INSTRUCTIONS TO FOLLOW - Transcribe, without any change, the portion of the passage below on Poilievre and Friedman that begins with the words containing "In his Debtonation" and ends with "ideological heir apparent.".

DOCUMENT SECTION -

Markets Before All Else
Poilievre has become most notable for his focus on the inflationary crisis of the 2020s. But there has been little examination of the intellectual roots of his inflation rhetoric — it is a mistake to understand it as simply part of his constructed populist persona. When asked by the Canadian Taxpayers Federation what book on economics he would recommend, he held up one book to the camera: his well-worn and bookmarked copy of Friedman and Anna Schwartz’s A Monetary History of the United States, saying that it “taught [him] was that money supply was the driver of inflation.” This tome has become a cornerstone of his political philosophy, referenced frequently in interviews, his Friedman-inspired Free to Choose–esque YouTube video series Debtonation, and even on the House floor.
Following Friedman, he strips politics from arguments on inflation, claiming that “debt crises do not care about ideology; numbers are not partisan — merciless mathematics trump political philosophy in a debt crisis.” He routinely invokes Friedman’s famous line that inflation is “taxation without legislation,” referring to Friedman as “the man who wrote the book on inflation, the empirical economy scientist who won the Nobel Prize for it.” Poilievre’s views on inflation reproduce Friedman’s monetarism and his argument that the overproduction of money supply drives up purchasing costs and government deficits, characterizing inflation as an invisible, coercive tax created by centralized government. As he describes it, “You could not design a more damaging and unjust tax than the inflation tax.”
In his Debtonation series, Poilievre takes Friedman’s ideas to their extremes, making questionable connections between overproduction of the money supply, inflation, government debt, and even the suicide rate. He doesn’t simply reproduce Friedman’s ideas; he amplifies them to appeal to contemporary political audiences. Poilievre clearly views himself not just as a proponent of Friedman but as his Canadian ideological heir apparent.
Both Poilievre’s speeches and politics reflect Friedman’s metaphors about the visible and invisible hand in politics. According to Friedman, government intervention through welfare programs, regulation, and ownership represents the visible hand undermining the free market, while the invisible hand of government benefits creates inefficiencies by failing to replicate the transactional clarity of the natural market. Friedman often pointed to Hong Kong as a model, praising it as “an almost laboratory experiment in what happens if government is limited to its proper function” — notably at the expense of political democracy.
Do not be mistaken: Poilievre’s view of the state and capitalism represents a more radical libertarian agenda than that of any previous potential Canadian prime minister. He is an idealogue, a true believer, but also a pragmatist and convincing speaker. If he has his way in 2025, Canada will continue deepening its commitment to neoliberalism, but with a Friedmanite flavor not yet seen in the country.

DATASET -
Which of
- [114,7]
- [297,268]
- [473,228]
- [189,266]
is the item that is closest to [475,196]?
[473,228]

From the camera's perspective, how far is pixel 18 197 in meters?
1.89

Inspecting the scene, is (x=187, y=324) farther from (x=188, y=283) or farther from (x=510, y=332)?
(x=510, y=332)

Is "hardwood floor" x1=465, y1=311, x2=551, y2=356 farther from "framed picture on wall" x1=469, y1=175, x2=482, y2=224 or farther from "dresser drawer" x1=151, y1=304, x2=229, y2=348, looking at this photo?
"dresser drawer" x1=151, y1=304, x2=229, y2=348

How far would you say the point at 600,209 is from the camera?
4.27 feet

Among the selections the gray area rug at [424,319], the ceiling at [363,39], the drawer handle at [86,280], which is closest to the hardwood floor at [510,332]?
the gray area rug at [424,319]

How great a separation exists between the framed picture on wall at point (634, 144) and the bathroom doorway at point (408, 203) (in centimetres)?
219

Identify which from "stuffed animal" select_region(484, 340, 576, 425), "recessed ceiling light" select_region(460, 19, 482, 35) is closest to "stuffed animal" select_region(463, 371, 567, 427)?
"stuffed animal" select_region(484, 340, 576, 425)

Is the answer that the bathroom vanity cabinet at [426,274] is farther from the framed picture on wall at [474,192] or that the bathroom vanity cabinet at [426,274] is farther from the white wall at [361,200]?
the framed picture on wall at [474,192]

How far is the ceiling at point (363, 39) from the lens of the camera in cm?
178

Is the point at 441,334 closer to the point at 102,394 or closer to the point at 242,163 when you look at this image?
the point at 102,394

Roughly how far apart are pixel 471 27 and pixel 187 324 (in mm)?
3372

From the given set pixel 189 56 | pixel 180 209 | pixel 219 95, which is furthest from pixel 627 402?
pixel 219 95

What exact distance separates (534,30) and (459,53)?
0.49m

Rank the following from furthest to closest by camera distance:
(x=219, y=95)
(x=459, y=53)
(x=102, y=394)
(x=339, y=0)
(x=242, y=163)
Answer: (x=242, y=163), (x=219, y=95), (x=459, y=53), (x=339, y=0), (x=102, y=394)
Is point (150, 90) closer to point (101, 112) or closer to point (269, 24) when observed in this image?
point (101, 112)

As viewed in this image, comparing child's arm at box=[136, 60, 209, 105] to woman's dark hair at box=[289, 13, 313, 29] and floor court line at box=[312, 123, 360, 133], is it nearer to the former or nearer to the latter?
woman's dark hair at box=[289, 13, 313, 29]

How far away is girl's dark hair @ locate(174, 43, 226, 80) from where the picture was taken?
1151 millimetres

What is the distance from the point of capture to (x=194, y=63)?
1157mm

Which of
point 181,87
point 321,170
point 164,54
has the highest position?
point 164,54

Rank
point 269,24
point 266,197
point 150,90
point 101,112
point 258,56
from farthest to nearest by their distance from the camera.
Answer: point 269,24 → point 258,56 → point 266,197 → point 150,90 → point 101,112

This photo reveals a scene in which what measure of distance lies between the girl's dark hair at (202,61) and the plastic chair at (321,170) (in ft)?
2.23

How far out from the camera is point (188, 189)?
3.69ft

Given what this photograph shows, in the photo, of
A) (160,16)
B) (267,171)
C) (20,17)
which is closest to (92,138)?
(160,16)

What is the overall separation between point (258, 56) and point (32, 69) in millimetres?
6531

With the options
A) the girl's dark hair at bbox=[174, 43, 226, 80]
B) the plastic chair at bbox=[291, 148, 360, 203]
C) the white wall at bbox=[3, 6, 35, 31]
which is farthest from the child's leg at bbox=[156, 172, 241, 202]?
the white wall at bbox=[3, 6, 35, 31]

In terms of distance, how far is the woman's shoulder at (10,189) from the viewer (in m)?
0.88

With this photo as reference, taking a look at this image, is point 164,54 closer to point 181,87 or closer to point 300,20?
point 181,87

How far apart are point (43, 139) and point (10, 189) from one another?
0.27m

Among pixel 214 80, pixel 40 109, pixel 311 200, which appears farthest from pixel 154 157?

...

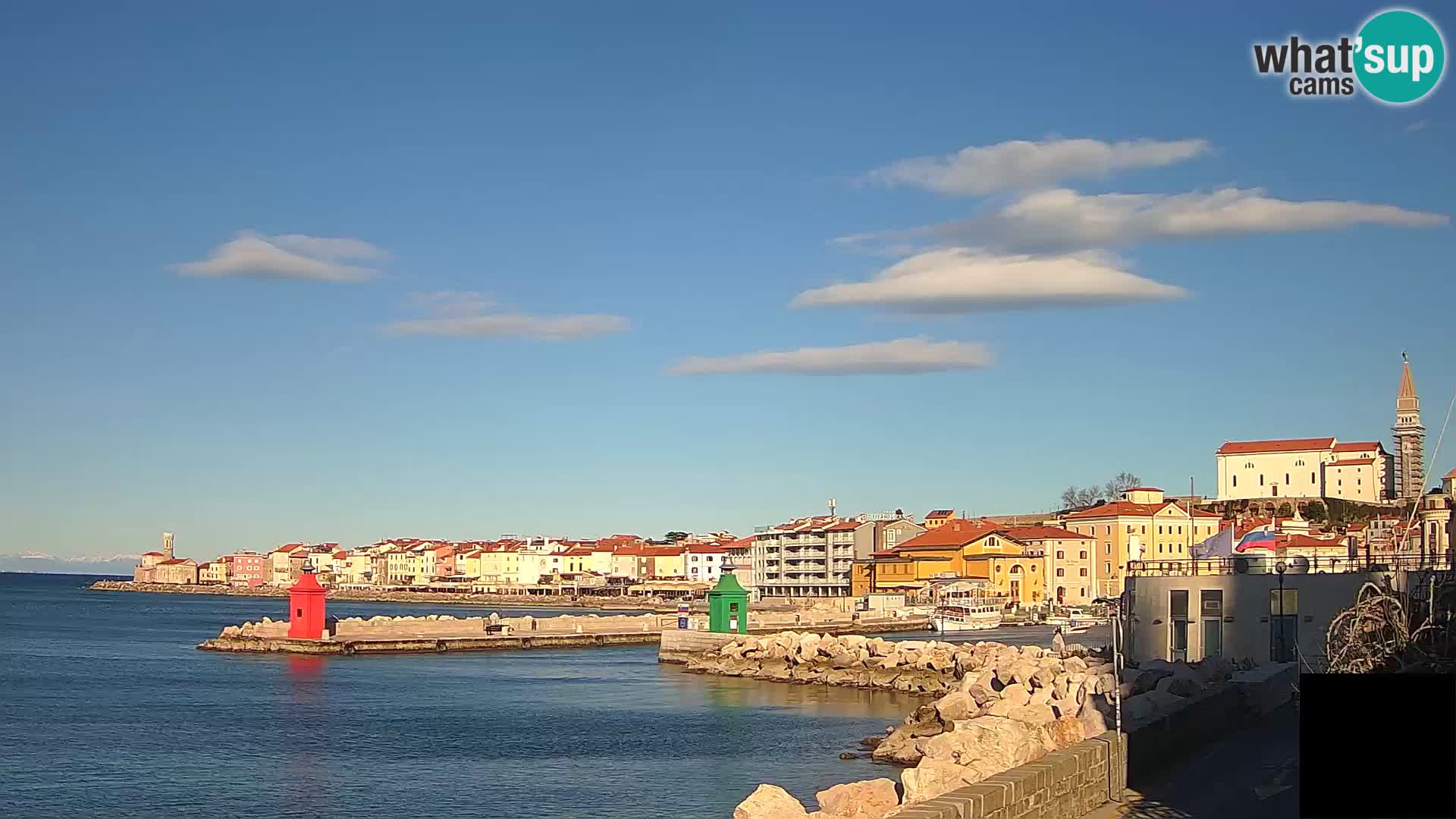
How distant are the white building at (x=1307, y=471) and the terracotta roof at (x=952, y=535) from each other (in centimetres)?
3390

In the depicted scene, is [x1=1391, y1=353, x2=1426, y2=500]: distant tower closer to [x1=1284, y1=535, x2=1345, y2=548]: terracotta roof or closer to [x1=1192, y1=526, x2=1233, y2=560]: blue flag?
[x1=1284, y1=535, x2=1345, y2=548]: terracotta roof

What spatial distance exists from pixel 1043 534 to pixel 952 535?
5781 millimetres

==

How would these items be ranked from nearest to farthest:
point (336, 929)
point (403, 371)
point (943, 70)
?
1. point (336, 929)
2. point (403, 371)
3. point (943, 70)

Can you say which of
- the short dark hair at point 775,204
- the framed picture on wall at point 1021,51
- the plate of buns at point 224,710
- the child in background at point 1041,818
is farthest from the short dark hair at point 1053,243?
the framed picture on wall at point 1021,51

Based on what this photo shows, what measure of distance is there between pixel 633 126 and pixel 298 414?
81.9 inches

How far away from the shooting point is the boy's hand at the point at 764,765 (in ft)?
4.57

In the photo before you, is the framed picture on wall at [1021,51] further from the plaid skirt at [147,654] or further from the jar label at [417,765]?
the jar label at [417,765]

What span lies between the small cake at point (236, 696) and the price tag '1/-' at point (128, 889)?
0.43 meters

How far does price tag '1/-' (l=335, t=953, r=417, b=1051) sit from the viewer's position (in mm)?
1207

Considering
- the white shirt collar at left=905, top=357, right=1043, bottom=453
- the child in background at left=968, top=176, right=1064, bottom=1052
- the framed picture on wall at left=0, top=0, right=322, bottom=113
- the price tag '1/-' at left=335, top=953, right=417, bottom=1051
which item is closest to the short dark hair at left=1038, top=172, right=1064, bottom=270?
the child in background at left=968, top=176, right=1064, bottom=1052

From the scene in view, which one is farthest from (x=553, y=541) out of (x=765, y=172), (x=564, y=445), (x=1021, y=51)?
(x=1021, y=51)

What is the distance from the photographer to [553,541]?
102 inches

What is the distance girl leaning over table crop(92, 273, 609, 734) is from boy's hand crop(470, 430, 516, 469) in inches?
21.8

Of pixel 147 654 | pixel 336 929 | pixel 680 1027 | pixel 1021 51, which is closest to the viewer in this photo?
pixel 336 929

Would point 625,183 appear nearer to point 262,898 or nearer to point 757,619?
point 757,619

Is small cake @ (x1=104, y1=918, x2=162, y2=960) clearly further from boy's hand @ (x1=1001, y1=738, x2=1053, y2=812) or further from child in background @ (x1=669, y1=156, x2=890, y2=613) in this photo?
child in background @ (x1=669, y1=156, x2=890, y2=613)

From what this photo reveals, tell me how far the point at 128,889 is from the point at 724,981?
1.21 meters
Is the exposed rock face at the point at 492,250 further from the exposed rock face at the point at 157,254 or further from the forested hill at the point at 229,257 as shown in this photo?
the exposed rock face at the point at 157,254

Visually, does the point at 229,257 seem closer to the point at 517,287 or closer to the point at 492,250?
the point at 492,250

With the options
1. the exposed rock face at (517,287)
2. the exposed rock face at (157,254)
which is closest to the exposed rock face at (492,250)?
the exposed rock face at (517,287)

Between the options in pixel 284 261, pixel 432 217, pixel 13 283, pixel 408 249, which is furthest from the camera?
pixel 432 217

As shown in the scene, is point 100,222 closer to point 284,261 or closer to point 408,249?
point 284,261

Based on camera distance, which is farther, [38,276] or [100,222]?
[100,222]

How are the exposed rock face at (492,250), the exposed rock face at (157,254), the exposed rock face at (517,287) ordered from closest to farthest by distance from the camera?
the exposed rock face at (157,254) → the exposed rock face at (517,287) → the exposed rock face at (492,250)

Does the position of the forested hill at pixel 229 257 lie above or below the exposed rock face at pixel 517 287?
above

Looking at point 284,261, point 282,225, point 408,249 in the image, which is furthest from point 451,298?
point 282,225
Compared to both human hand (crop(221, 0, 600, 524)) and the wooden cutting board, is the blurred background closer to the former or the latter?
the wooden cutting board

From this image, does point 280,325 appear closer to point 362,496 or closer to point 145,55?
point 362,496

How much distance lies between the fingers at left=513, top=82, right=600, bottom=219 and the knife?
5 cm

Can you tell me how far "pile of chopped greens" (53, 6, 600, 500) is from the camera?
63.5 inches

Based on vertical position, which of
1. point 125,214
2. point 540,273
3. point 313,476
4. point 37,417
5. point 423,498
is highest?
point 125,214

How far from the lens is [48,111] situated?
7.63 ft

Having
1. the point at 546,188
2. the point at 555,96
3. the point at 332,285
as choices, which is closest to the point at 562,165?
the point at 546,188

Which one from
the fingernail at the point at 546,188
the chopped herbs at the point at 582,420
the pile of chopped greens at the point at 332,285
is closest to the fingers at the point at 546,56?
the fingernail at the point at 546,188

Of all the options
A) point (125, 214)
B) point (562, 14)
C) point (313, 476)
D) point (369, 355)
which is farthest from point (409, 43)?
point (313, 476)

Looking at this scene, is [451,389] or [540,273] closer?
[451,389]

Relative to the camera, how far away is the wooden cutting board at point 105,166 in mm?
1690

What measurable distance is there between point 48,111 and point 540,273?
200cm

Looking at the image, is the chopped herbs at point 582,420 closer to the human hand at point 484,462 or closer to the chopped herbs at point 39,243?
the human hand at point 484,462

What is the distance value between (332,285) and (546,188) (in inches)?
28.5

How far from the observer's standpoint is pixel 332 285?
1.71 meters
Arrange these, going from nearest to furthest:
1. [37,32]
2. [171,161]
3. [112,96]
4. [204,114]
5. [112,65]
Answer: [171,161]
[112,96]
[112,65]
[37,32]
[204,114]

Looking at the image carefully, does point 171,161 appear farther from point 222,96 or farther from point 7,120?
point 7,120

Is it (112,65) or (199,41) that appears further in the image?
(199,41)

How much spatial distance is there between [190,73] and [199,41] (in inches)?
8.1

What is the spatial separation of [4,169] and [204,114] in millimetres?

RESPONSE BELOW -
In his Debtonation series, Poilievre takes Friedman’s ideas to their extremes, making questionable connections between overproduction of the money supply, inflation, government debt, and even the suicide rate. He doesn’t simply reproduce Friedman’s ideas; he amplifies them to appeal to contemporary political audiences. Poilievre clearly views himself not just as a proponent of Friedman but as his Canadian ideological heir apparent.